Copy the lines below without any change, from the start through the line containing "125H17L21 136H35V132H42V125H45V111L42 108H21L17".

-=-=-=-=-

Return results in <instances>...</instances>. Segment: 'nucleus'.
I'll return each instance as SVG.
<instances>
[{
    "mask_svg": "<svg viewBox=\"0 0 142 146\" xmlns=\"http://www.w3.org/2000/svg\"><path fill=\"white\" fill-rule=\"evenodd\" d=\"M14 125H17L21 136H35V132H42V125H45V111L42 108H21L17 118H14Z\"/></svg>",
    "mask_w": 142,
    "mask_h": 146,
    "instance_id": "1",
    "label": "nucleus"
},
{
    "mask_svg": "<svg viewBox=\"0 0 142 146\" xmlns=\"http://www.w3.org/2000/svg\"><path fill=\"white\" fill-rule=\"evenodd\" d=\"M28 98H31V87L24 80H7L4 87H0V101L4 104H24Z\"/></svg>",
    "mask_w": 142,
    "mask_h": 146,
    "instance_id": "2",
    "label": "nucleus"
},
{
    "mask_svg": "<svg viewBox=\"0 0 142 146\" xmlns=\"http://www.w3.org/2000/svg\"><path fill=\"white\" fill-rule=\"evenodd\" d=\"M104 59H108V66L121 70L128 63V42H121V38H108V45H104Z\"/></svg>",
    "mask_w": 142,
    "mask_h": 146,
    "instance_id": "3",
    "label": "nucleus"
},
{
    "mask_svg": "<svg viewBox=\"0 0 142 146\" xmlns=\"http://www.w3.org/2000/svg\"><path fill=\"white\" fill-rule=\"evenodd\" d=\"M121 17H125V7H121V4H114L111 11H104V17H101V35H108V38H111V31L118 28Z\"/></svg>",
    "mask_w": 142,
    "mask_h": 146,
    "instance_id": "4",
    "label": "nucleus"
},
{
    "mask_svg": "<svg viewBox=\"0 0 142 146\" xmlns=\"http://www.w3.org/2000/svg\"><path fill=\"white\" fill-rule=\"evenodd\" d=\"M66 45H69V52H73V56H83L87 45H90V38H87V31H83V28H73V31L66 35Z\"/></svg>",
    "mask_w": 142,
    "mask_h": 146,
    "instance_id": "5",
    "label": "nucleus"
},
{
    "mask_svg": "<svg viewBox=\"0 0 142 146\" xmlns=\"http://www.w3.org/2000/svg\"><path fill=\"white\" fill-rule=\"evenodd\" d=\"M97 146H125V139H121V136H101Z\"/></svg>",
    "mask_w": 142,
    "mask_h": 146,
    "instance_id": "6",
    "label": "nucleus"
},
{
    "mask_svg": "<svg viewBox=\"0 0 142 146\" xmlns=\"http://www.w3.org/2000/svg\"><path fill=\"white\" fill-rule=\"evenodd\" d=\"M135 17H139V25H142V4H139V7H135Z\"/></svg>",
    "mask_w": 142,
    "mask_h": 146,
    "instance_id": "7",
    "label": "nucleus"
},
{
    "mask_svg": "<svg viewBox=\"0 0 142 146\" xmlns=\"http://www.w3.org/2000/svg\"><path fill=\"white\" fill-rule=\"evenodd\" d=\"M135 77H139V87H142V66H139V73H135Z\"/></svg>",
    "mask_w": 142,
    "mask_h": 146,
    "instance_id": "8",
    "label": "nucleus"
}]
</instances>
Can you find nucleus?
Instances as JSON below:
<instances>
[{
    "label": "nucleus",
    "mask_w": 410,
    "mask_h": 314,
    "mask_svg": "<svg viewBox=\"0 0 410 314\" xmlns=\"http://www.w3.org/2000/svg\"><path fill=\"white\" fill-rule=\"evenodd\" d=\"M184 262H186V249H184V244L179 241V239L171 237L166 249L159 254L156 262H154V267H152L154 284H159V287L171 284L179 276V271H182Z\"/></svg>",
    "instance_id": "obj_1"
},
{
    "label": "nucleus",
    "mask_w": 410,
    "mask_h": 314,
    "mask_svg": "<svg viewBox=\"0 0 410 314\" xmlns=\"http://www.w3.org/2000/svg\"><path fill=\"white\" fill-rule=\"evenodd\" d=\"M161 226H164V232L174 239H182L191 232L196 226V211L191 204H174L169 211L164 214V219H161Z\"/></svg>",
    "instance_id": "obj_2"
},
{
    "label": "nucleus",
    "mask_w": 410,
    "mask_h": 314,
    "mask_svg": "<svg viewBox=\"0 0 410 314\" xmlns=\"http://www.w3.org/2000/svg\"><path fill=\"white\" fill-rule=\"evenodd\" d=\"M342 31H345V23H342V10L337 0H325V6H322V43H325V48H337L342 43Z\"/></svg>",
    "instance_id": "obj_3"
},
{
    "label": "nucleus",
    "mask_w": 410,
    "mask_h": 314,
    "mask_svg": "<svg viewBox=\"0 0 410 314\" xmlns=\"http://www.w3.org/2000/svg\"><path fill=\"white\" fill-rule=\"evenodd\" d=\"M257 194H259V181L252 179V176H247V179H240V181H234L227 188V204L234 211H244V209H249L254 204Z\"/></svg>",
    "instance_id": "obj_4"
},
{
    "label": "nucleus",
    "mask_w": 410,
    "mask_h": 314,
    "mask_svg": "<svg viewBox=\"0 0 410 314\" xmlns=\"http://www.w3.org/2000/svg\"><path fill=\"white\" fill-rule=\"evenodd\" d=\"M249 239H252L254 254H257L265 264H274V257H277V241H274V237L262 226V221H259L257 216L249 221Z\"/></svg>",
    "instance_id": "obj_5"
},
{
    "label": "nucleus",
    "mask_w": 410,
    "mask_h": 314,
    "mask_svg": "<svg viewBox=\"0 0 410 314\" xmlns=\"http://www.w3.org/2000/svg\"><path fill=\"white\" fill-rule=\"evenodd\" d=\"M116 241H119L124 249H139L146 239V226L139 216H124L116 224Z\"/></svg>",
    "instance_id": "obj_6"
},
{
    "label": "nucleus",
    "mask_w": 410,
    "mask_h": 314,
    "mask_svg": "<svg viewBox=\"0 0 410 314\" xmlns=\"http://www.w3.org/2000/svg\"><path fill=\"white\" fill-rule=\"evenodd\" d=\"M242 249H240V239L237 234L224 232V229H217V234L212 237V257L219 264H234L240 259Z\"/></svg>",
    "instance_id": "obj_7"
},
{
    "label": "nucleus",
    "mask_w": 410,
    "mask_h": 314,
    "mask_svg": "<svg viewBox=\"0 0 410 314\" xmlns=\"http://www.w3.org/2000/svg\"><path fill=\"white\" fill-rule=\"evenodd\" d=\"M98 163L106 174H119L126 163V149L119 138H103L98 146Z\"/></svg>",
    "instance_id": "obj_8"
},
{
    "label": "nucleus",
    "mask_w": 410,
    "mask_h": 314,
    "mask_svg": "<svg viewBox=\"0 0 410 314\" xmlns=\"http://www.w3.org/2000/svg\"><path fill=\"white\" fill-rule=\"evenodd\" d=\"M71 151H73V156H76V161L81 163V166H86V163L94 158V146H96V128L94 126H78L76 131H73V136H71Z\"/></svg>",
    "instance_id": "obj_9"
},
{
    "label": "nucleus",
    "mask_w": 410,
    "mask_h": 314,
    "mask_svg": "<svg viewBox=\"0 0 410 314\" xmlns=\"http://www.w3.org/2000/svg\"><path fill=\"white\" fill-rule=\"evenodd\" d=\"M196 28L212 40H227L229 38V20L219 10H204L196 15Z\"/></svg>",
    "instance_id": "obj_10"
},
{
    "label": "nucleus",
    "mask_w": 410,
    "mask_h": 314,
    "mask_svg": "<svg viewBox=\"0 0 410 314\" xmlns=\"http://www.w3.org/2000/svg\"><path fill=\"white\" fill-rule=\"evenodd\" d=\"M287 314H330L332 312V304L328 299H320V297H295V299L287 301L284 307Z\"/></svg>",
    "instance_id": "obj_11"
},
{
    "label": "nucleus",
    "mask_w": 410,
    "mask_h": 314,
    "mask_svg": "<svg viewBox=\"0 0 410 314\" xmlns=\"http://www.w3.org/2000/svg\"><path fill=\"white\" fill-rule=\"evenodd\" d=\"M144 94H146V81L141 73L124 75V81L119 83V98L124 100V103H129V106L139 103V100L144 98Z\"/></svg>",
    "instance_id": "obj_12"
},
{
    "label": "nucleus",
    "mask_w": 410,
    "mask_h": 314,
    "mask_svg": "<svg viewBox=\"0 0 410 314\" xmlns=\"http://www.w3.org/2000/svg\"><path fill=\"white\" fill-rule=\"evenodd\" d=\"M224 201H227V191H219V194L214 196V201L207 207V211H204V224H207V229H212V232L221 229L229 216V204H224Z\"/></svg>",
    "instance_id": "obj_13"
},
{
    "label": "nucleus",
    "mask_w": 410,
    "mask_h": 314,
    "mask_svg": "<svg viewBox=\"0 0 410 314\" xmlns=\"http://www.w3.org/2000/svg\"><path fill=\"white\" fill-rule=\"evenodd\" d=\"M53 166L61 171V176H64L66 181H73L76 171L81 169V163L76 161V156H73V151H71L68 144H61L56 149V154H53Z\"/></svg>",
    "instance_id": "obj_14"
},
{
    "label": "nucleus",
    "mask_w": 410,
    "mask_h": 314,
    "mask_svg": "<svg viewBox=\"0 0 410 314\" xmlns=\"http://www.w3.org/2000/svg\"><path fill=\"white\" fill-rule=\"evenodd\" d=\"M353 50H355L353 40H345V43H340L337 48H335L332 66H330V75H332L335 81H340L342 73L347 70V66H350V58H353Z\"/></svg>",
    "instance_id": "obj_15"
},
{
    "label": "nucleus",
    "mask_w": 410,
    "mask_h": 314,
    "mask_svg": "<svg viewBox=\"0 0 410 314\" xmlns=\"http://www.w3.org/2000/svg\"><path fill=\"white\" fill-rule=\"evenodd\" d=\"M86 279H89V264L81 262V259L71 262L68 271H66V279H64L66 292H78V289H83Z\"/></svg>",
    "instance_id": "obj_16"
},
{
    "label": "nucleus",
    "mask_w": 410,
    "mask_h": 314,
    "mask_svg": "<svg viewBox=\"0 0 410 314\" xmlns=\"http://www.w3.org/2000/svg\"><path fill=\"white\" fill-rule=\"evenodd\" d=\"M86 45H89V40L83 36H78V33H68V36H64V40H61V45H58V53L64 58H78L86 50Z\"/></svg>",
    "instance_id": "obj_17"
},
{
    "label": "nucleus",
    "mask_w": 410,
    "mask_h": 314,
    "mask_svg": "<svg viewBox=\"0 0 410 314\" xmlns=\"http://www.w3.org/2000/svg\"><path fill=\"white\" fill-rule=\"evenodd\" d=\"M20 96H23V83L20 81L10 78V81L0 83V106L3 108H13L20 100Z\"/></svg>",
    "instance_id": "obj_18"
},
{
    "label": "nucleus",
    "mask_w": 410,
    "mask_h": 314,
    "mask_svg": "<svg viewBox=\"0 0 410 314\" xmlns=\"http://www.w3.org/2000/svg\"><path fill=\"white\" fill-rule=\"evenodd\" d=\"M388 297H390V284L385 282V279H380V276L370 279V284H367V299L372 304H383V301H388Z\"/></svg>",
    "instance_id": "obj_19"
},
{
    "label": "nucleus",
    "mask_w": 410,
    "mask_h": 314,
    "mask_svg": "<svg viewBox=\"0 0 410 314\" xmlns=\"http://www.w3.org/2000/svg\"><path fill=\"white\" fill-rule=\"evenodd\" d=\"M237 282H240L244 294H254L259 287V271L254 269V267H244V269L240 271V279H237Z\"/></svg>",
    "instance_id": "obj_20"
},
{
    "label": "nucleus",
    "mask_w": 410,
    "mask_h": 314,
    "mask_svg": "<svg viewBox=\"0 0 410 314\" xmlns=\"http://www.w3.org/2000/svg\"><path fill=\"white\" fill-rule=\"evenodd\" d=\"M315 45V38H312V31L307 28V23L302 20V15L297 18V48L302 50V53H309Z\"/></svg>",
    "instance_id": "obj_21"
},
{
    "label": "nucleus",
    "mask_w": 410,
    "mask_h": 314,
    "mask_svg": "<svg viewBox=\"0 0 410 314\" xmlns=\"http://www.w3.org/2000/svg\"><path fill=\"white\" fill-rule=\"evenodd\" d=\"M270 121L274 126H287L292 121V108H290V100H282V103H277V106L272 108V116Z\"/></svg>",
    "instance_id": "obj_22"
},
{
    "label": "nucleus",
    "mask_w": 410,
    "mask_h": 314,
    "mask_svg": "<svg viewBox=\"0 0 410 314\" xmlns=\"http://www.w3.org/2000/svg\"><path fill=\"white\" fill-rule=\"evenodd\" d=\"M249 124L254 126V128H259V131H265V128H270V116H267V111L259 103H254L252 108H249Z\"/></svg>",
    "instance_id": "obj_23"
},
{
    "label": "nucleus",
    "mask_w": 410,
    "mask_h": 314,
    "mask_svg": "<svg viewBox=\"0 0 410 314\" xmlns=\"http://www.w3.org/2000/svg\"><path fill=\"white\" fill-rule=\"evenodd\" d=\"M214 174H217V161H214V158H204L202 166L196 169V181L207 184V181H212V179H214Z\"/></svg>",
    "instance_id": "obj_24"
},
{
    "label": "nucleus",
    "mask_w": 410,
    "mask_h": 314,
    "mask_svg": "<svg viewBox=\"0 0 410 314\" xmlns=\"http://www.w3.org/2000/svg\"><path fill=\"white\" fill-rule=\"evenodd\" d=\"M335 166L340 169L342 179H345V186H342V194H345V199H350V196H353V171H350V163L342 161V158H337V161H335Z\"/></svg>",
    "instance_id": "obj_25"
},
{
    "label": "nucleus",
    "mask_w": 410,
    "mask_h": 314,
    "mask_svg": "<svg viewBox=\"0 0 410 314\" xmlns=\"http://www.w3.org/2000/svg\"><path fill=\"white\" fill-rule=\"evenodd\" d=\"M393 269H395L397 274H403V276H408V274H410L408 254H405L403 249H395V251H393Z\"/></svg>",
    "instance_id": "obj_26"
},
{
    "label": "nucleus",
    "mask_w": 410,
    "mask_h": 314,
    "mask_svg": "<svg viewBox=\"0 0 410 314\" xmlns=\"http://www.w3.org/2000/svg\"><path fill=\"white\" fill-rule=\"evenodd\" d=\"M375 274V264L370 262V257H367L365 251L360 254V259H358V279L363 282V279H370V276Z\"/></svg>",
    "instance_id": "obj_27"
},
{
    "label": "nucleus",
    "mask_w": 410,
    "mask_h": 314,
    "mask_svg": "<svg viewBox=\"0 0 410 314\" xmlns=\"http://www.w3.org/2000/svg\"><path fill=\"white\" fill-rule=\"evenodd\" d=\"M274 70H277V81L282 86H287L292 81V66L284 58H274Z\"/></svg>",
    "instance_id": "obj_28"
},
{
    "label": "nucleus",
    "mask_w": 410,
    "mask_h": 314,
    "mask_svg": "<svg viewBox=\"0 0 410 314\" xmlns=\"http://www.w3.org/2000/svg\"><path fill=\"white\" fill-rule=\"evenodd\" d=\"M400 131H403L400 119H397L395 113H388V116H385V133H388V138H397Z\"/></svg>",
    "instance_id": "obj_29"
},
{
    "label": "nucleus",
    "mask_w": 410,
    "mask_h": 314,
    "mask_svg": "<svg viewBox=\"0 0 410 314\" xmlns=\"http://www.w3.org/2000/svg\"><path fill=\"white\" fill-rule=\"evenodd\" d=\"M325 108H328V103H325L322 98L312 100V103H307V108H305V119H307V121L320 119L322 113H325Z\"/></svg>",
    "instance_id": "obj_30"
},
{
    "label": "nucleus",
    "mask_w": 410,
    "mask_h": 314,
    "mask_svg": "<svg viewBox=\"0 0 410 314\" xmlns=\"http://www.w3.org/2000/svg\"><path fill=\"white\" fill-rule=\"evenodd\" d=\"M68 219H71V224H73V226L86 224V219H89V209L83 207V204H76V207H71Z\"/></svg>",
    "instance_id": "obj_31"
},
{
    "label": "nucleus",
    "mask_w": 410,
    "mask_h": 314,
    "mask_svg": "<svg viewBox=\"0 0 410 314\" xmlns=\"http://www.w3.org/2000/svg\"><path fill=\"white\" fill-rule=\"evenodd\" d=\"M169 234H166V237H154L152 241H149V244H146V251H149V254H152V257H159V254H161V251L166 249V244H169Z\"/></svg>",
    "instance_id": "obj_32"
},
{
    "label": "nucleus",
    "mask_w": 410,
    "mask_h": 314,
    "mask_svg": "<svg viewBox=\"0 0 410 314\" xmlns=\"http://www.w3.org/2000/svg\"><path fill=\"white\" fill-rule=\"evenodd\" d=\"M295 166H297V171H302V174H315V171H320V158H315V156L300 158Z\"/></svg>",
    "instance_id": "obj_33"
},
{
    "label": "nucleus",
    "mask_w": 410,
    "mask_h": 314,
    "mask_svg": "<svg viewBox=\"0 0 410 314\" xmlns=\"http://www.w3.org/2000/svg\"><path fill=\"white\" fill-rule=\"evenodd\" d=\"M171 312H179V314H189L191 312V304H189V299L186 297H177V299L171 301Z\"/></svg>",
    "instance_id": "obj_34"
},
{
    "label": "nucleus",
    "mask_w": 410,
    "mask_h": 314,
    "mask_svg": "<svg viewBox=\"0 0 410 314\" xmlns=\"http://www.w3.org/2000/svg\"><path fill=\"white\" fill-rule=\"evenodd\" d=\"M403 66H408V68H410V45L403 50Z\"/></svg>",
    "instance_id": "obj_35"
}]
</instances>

-=-=-=-=-

→ **ANSWER BELOW**:
Return results in <instances>...</instances>. Segment: 'nucleus'.
I'll return each instance as SVG.
<instances>
[{
    "mask_svg": "<svg viewBox=\"0 0 142 146\" xmlns=\"http://www.w3.org/2000/svg\"><path fill=\"white\" fill-rule=\"evenodd\" d=\"M14 125H17L21 136H35V132H42V125H45V111L42 108H21L17 118H14Z\"/></svg>",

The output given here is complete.